札幌でファッションを語るとき、商業施設の中だけを見るより、店と店のあいだをどう歩くかを見たほうが街の個性が出ます。円山裏参道は、その歩き方がそのまま服の選び方につながるエリアです。
特に面白いのは、服屋を見たあとにすぐ近くのカフェへ流れ込み、もう一度通りに戻るリズムです。買うかどうかを急がず、いったん街の空気に戻すことで、札幌らしい軽さと距離感が見えてきます。
円山裏参道は滞在より回遊で印象が深くなる
このエリアは一軒の大型店で完結するのではなく、小さな店を順番に覗くことで表情が出ます。歩道の広さ、緑の入り方、通りの静けさが、服の見え方まで変えてくれます。

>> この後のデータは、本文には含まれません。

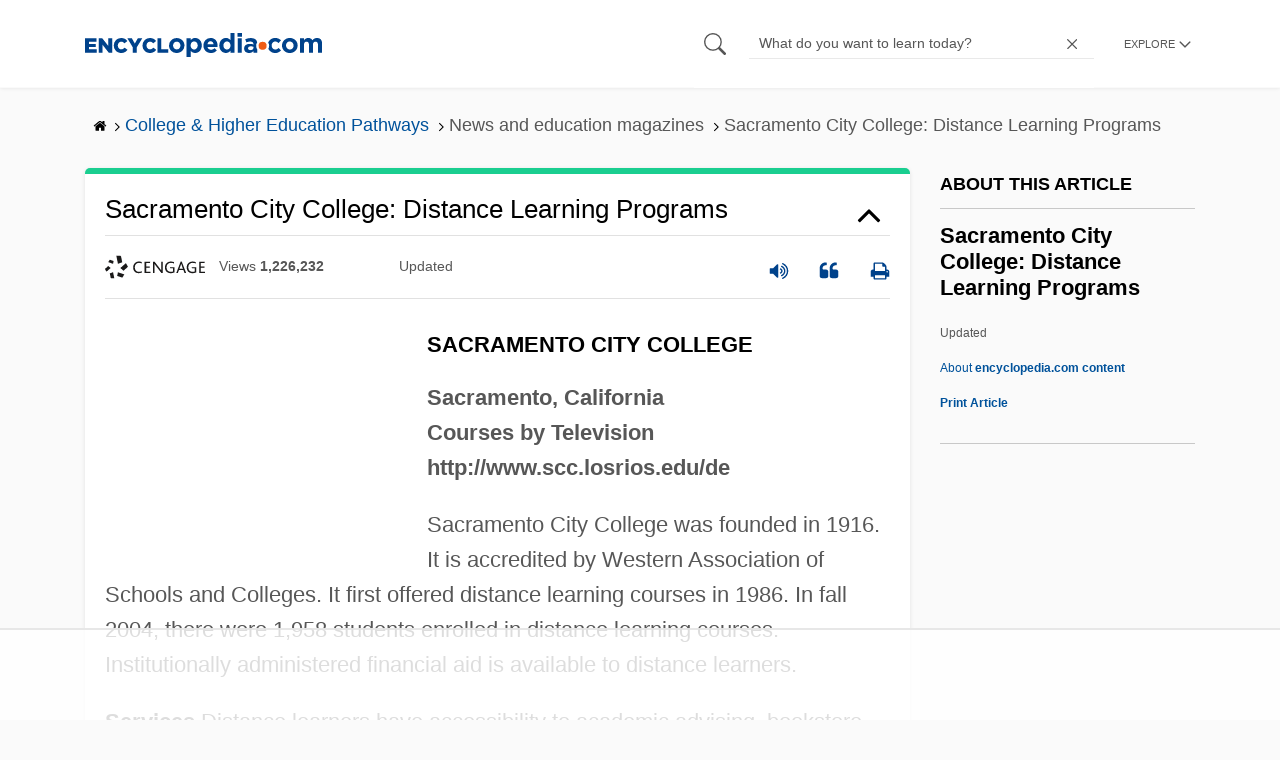

--- FILE ---
content_type: text/html
request_url: https://api.intentiq.com/profiles_engine/ProfilesEngineServlet?at=39&mi=10&dpi=936734067&pt=17&dpn=1&iiqidtype=2&iiqpcid=9078e1ca-e880-4bf2-8146-22801ab11a58&iiqpciddate=1769275621160&pcid=e112ebb6-8ea2-4437-a2c4-b1183276c6f0&idtype=3&gdpr=0&japs=false&jaesc=0&jafc=0&jaensc=0&jsver=0.33&testGroup=A&source=pbjs&ABTestingConfigurationSource=group&abtg=A&vrref=https%3A%2F%2Fwww.encyclopedia.com
body_size: 56
content:
{"abPercentage":97,"adt":1,"ct":2,"isOptedOut":false,"data":{"eids":[]},"dbsaved":"false","ls":true,"cttl":86400000,"abTestUuid":"g_c0e27fd0-ab21-4965-a32f-3cfc4af53990","tc":9,"sid":-1712770275}

--- FILE ---
content_type: text/html; charset=utf-8
request_url: https://www.google.com/recaptcha/api2/aframe
body_size: 267
content:
<!DOCTYPE HTML><html><head><meta http-equiv="content-type" content="text/html; charset=UTF-8"></head><body><script nonce="pp-GE7c76ZaA8S3OrwszDw">/** Anti-fraud and anti-abuse applications only. See google.com/recaptcha */ try{var clients={'sodar':'https://pagead2.googlesyndication.com/pagead/sodar?'};window.addEventListener("message",function(a){try{if(a.source===window.parent){var b=JSON.parse(a.data);var c=clients[b['id']];if(c){var d=document.createElement('img');d.src=c+b['params']+'&rc='+(localStorage.getItem("rc::a")?sessionStorage.getItem("rc::b"):"");window.document.body.appendChild(d);sessionStorage.setItem("rc::e",parseInt(sessionStorage.getItem("rc::e")||0)+1);localStorage.setItem("rc::h",'1769275629516');}}}catch(b){}});window.parent.postMessage("_grecaptcha_ready", "*");}catch(b){}</script></body></html>

--- FILE ---
content_type: text/plain
request_url: https://rtb.openx.net/openrtbb/prebidjs
body_size: -227
content:
{"id":"3f3992e0-0f11-4cfe-ab7f-6616d0607691","nbr":0}

--- FILE ---
content_type: text/plain
request_url: https://rtb.openx.net/openrtbb/prebidjs
body_size: -227
content:
{"id":"b50f3596-925a-4783-9672-35d481a16b72","nbr":0}

--- FILE ---
content_type: text/plain
request_url: https://rtb.openx.net/openrtbb/prebidjs
body_size: -227
content:
{"id":"d1d3a9c7-e701-494b-b788-0fc02bd46302","nbr":0}

--- FILE ---
content_type: text/plain
request_url: https://rtb.openx.net/openrtbb/prebidjs
body_size: -227
content:
{"id":"5d6892be-6906-4f61-b316-19525fe091cc","nbr":0}

--- FILE ---
content_type: text/plain
request_url: https://rtb.openx.net/openrtbb/prebidjs
body_size: -227
content:
{"id":"48171a98-a5ef-4ef8-af66-09441fcdd984","nbr":0}

--- FILE ---
content_type: text/plain
request_url: https://rtb.openx.net/openrtbb/prebidjs
body_size: -85
content:
{"id":"75e83db3-b6ed-4c60-b5a6-b65cd382fbd2","nbr":0}

--- FILE ---
content_type: text/plain; charset=UTF-8
request_url: https://at.teads.tv/fpc?analytics_tag_id=PUB_17002&tfpvi=&gdpr_consent=&gdpr_status=22&gdpr_reason=220&ccpa_consent=&sv=prebid-v1
body_size: 56
content:
M2M5MjQ4MjYtZWFkZC00NjBjLTk1YjMtNTY0N2MyMmU5MzkzIzgtNw==

--- FILE ---
content_type: text/plain
request_url: https://rtb.openx.net/openrtbb/prebidjs
body_size: -227
content:
{"id":"d7005025-a946-425e-8155-1f015eb6d2a3","nbr":0}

その途中で入るカフェは休憩場所というより、見たものを整理するための中継点です。席について数分置くと、最初に気になった服の理由が言葉になりやすくなります。
札幌のファッションは「気取らなさ」の設計に強みがある
東京のように情報量で押し切るのではなく、札幌のファッションは日常の延長に置きやすいのが魅力です。円山裏参道では、その感覚が服屋の品ぞろえだけでなく、街区全体の落ち着きとして現れています。
カフェを挟みながら歩くと、派手さよりも素材感や着たあとの生活まで想像しやすくなります。だからこそ、何を買うかより、どんな空気の中で選んだかが記憶に残ります。
昼の寄り道として見ると観光の質も変わる
観光で札幌に来た人がこのエリアを歩くなら、目的地を一つに絞りすぎないほうが向いています。服屋、ベーカリー、カフェをゆるくつなぐだけで、札幌の生活圏に触れやすくなります。
住んでいる人にとっても、買い物をしない日でも歩く価値があります。何も決めずに裏参道を一周すると、季節ごとの服装や店先の変化から、札幌の街の温度が見えてきます。